# Excerto:
____________________
Valdemar Jorge
Valdemar Jorge
27 Nov, 2020 - 17:10

Fiat 600: um sucesso de 14 anos que culminou no Seicento

Valdemar Jorge

O Fiat 600 não foi tão popular como o “irmão” mais novo: o 500. Mesmo assim, a sua história é rica e termina no contemporâneo Seicento.

fiat 600 estacionado

O Fiat 600, irmão mais velho do conhecido Fiat 500, deu origem ao Múltipla (recuperado nos finais de 1990), que marcou o primórdio dos MPV na marca italiana.

2020 marca o 65.º aniversário do início da comercialização do Fiat 600, que durante 14 anos (1955 – 1969), brilhou no firmamento da marca italiana. Não teve o sucesso do “irmão” mais novo o 500, que na geração atual abraçou o novo paradigma e pode ser encontrado com motor a combustão (gasolina e diesel), ou propulsor elétrico, mais adequado às atuais exigências da mobilidade nas cidades.

Não se pense que o Fiat 600 foi um modelo desinteressante. Longe disso. Marcou uma época, serviu uma geração e catapultou o seu nome até aos anos 2010, quando a designação Seicento foi recuperada pela Fiat em 1998, para fazer reviver o citadino.

Nesta altura, apresentou-se como um automóvel moderno, com design elegante, que veio substituir o Cinquecento. Tal como os seus antecessores o Seicento foi construído na fábrica da Fiat em Tychy, na Polónia, de onde saíram para o mercado global 1.328.973 exemplares.

Como curiosidade refira-se que o nome Seicento tem origem na palavra italiana ‘600’ e, de alguma maneira, é sucessor em espírito do Fiat 600. Seicento que foi rebatizado como ‘60’ para assinalar o 50.º aniversário do modelo original.

Fiat 600: história e concorrência

Dez anos passados sobre o final da Segunda Guerra Mundial, a Itália, bem como toda a Europa fervilhava. A recuperação económica era uma realidade e a procura por automóveis era muita. As marcas adaptavam-se e procuravam dar resposta à imensa procura.

Após o conflito militar, que entre 1939 e 1945 envolveu a maioria das nações do mundo, incluindo todas as grandes potências, marcas como a Renault e Citroën apressaram-se a desenvolver os primeiros automóveis que conquistaram assinalável sucesso. Falamos do Renault 4CV (1946) e do Citroën 2CV (1948).

Na altura a Fiat respondeu com o conhecido 500 que, embora tenha “nascido” em 1936, foi recolocado no mercado após a guerra.

Mas, no dealbar dos anos 50, intensificou-se a procura por automóveis que proporcionassem mais espaço, ainda que a Fiat fosse, na altura o segundo maior fabricante presente na Europa, registando mais de 40 mil unidades do 500 vendidas.
____________________
# Material fornecido:
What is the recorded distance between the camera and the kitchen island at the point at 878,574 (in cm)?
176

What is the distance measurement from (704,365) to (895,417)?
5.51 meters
____________________
# Tarefas a realizar:
a - Enumere todas as marcas de automóveis referidas no texto sobre o Fiat 600.
b - Transcreva o trecho do texto sobre o Fiat 600 desde as palavras "Após o conflito" até às palavras "Citroën 2CV (1948).", inclusive.
As linhas não são usadas em nenhuma das tarefas.

# Lista de respostas:
a - Fiat, Renault, Citroën

b -
Após o conflito militar, que entre 1939 e 1945 envolveu a maioria das nações do mundo, incluindo todas as grandes potências, marcas como a Renault e Citroën apressaram-se a desenvolver os primeiros automóveis que conquistaram assinalável sucesso. Falamos do Renault 4CV (1946) e do Citroën 2CV (1948).